Nayib Bukele, the president of El Salvador, has taken a swipe at critics for their smear campaigns particularly aimed at discrediting his country’s ability to meet its debt obligations after its Bitcoin stash value fell in the red.
In a thread of tweets Tuesday, the bitcoin bull condemned the so-called big media, financial analysts and the risk rating agencies for “shamelessly lying” to the world that El Salvador was broke and was going to default on its debts. Bukele’s outburst comes after his administration completed paying investors holding a Eurobond with a maturity of January 24, 2023.
“In the past year, almost every legacy international news outlet said that because of our “Bitcoin bet”, El Salvador was going to default on its debt by January 2023 (since we had an 800-million-dollar bond maturing today). Literally, hundreds of articles,” wrote Bukele.

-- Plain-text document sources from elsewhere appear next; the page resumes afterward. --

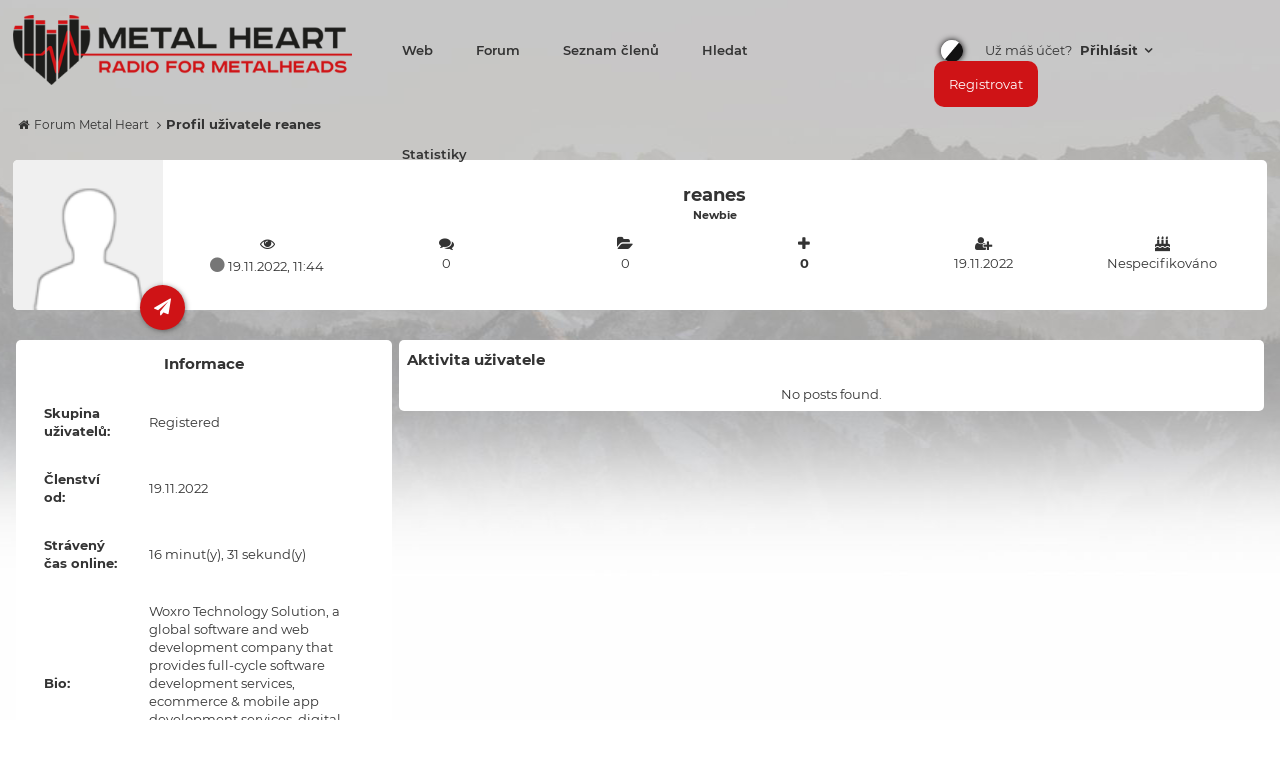

--- FILE ---
content_type: text/css
request_url: https://forum.metalheartradio.com/cache/themes/theme4/bxslider.min.css?t=1684532948
body_size: 659
content:
.bx-wrapper{position:relative;margin:0 auto 60px;padding:0;*zoom:1;-ms-touch-action:pan-y;touch-action:pan-y;max-width:960px}.bx-wrapper img{max-width:100%;display:block}.bxslider{margin:0;padding:0}ul.bxslider{list-style:none}.bx-viewport{-webkit-transform:translatez(0)}.bx-wrapper{text-align:center;min-height:130px;height:350px}.bx-wrapper .bx-pager,.bx-wrapper .bx-controls-auto{position:absolute;bottom:-30px;width:100%}.bx-wrapper .bx-loading{min-height:50px;background:url(../../../images/MyFlatBoard3/bxslider/bx_loader.gif) center center no-repeat #fff;height:100%;width:100%;position:absolute;top:0;left:0;z-index:2000}.bx-wrapper .bx-pager{text-align:center;font-size:.85em;font-family:Arial;font-weight:bold;color:#666;padding-top:20px}.bx-wrapper .bx-pager.bx-default-pager a{text-indent:-9999px;display:block;width:40px;height:8px;margin:0 5px;outline:0;clear:both;overflow:auto}.bx-wrapper .bx-pager.bx-default-pager a:before{content:"";background:#666;width:100%;height:2px;display:block;margin:3px 0}.bx-wrapper .bx-pager.bx-default-pager a.active:before,.bx-wrapper .bx-pager.bx-default-pager a:focus:before{background:#3280d5}.bx-wrapper .bx-pager-item,.bx-wrapper .bx-controls-auto .bx-controls-auto-item{display:inline-block;*zoom:1;*display:inline}.bx-wrapper .bx-pager-item{font-size:0;line-height:0}.bx-wrapper .bx-prev{left:10px}.bx-wrapper .bx-prev:before,.bx-wrapper .bx-next:before{position:absolute;left:0;right:0;text-indent:0;font-size:45px;line-height:45px}.bx-wrapper .bx-prev:before{content:"\f104"}.bx-wrapper .bx-next{right:10px}.bx-wrapper .bx-next:before{content:"\f105"}.bx-wrapper .bx-controls-direction a{position:absolute;top:50%;margin-top:-16px;outline:0;width:16px;height:45px;text-indent:-9999px;z-index:5}.bx-wrapper .bx-controls-direction a.disabled{display:none}.bx-wrapper .bx-controls-auto{text-align:center}.bx-wrapper .bx-controls-auto .bx-start{display:block;text-indent:-9999px;width:10px;height:11px;outline:0;background:url(../../../images/MyFlatBoard3/bxslider/controls.png) -86px -11px no-repeat;margin:0 3px}.bx-wrapper .bx-controls-auto .bx-start:hover,.bx-wrapper .bx-controls-auto .bx-start.active,.bx-wrapper .bx-controls-auto .bx-start:focus{background-position:-86px 0}.bx-wrapper .bx-controls-auto .bx-stop{display:block;text-indent:-9999px;width:9px;height:11px;outline:0;background:url(../../../images/MyFlatBoard3/bxslider/controls.png) -86px -44px no-repeat;margin:0 3px}.bx-wrapper .bx-controls-auto .bx-stop:hover,.bx-wrapper .bx-controls-auto .bx-stop.active,.bx-wrapper .bx-controls-auto .bx-stop:focus{background-position:-86px -33px}.bx-wrapper .bx-controls.bx-has-controls-auto.bx-has-pager .bx-pager{text-align:left;width:80%}.bx-wrapper .bx-controls.bx-has-controls-auto.bx-has-pager .bx-controls-auto{right:0;width:35px}.bx-wrapper .bx-caption{position:absolute;bottom:0;left:0;background:#666;background:rgba(80,80,80,0.75);width:100%}.bx-wrapper .bx-caption span{color:#fff;font-family:Arial;display:block;font-size:.85em;padding:10px}.bx-wrapper .table{display:table;width:100%;height:350px;overflow:hidden}.bx-wrapper .table-center{vertical-align:middle;display:table-cell}.bx-wrapper h1{font-size:25px;margin:0;padding:0}.bx-wrapper h1:after{content:"";width:10%;height:2px;background:#3280d5;display:block;margin:6px auto;border-radius:10px}.bx-wrapper h2{margin:0;padding:0;font-size:15px}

“Well, we just paid in full, 800 million dollars plus interest,” he added.
Since assuming office in 2019, the former mayor of San Salvador has come under heavy criticism, especially for his aggressive policies. However, from fighting corruption after campaigning on the slogan “There’s enough money when no one steals” to restoring law and order in the once crime-plagued Central American nation, his tactics endeared him to many in his country.
Nevertheless, some critics, especially international financial institutions, fell out with the Bukele administration further following the decision to make Bitcoin a legal tender in 2021. On several occasions, the World bank, as well as the International Monetary Fund (IMF), urged El Salvador to scale back its push for Bitcoin as legal tender, noting that the country risked being cut off by international financiers.
Those warnings were further echoed by mainstream media, which devoted so much time and space to El Salvaldor’s economic initiatives, especially after last year’s crypto market crash.
Last July, Bukele hit out at the New York Times after the newspaper published an article titled “It’s clear they’re afraid, Bitcoin is inevitable”, which seemed to reprove El Salvador’s Bitcoin agenda.
“It’s clear they’re afraid Bitcoin is inevitable. By the way, they say we’re heading to default. Will they publish an apology once we pay everything on time?” Bukele said at the time.
That said, the Bukele administration has remained unswayed by naysayers, promising to continue pushing its agendas and living by its commitments and responsibility to pay its debts and improve the livelihoods of its citizens.